Estudiar más horas no es lo mismo que recordar más. Lo que marca la diferencia es cuándo repasas, no cuánto.
Por qué funciona tan bien en una oposición
Una oposición tiene dos características que hacen de la repetición espaciada la herramienta perfecta:
- Muchísimo contenido. Decenas de temas, leyes, artículos, plazos y datos que hay que tener frescos el día del examen.
- Una fecha lejana. Estudias durante meses, así que necesitas que lo de hace medio año siga ahí cuando llegue la convocatoria.
Memorizar a base de fuerza bruta no escala: no puedes releer 40 temas cada semana. La repetición espaciada sí escala, porque solo te hace repasar lo que está a punto de caerse, no todo a la vez.
Cómo aplicarla paso a paso
1. Convierte el temario en preguntas, no en apuntes para releer
El "active recall" (recuperación activa) es el compañero inseparable de la repetición espaciada. En vez de releer, oblígate a recordar: tarjetas pregunta-respuesta, preguntas tipo test, casos prácticos. Recuperar la información es lo que la fija.

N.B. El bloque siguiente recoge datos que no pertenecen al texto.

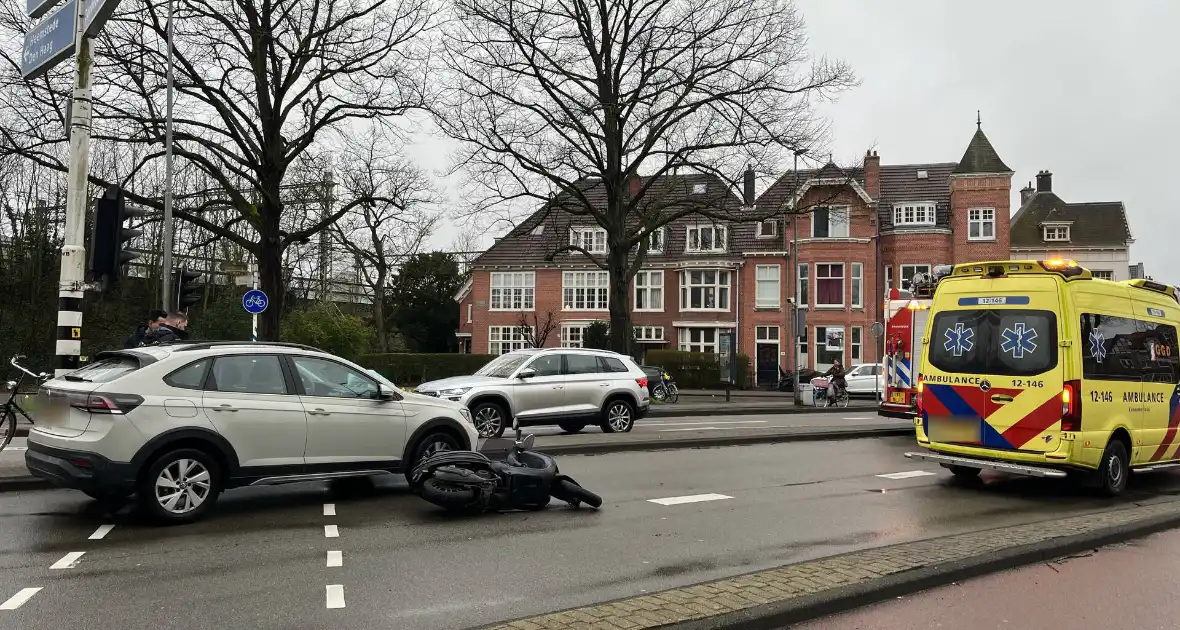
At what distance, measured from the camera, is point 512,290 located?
53.0 m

2. Repasa por intervalos crecientes
Un esquema clásico: repaso a las 24 h, a los 3 días, a la semana, a las 2-3 semanas, al mes… Si fallas algo, ese concepto vuelve al principio. Si lo aciertas con soltura, su próximo repaso se aleja.
3. Prioriza tus fallos
No dediques el mismo tiempo a lo que ya dominas que a lo que se te resiste. Lleva un registro de tus preguntas falladas y haz que reaparezcan más a menudo.

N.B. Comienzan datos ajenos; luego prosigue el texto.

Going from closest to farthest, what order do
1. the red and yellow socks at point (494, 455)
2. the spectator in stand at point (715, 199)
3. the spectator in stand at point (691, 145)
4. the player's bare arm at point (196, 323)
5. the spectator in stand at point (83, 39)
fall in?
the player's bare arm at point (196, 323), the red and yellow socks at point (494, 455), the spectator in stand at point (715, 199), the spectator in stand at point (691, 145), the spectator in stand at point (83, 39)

Deja que el algoritmo lo calcule por ti
Aquí es donde entra MELU. En lugar de gestionar tú los intervalos, MELU usa un algoritmo de repetición espaciada moderno (FSRS) que predice, tarjeta a tarjeta, cuándo estás a punto de olvidarla, y te la pone delante justo ese día. Tú solo tienes que estudiar lo que te aparece cada mañana.

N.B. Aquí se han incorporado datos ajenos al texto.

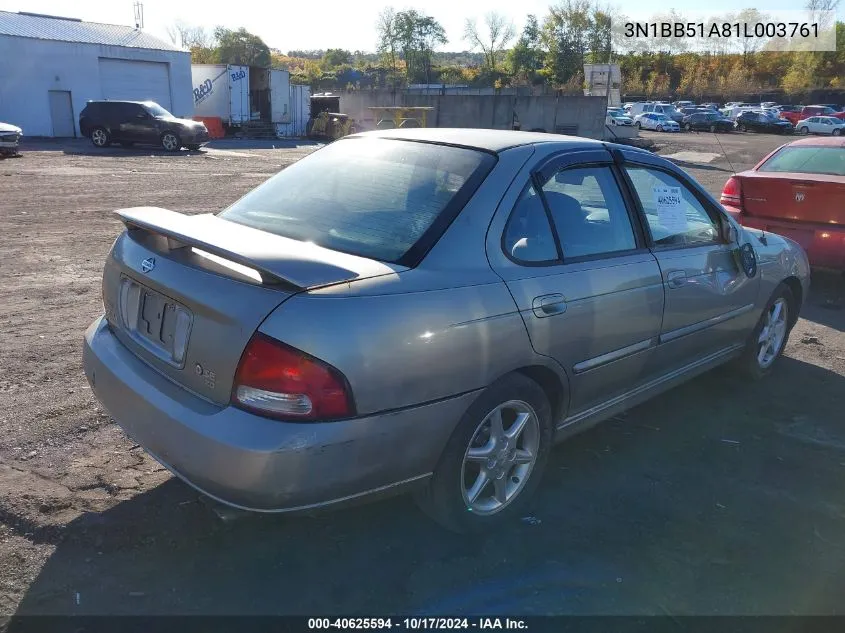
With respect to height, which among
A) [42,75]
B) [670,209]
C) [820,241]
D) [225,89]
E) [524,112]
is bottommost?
[820,241]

- Te dice exactamente qué repasar hoy.
- Refuerza solo tus puntos débiles.
- Te avisa de cuántas tarjetas nuevas hacer al día para llegar a tiempo a tu examen.
Si preparas, por ejemplo, la oposición de Bombero del Ayuntamiento de Madrid, esto significa llegar al examen con los 40 temas consolidados, en lugar de intentar memorizarlo todo el último mes.
En resumen
La repetición espaciada no es un truco: es la forma en que tu cerebro aprende de verdad a largo plazo. Combínala con recuperación activa, prioriza tus fallos y, si puedes, deja que un algoritmo lleve la contabilidad por ti. Tu yo de dentro de seis meses (y el día del examen) te lo va a agradecer.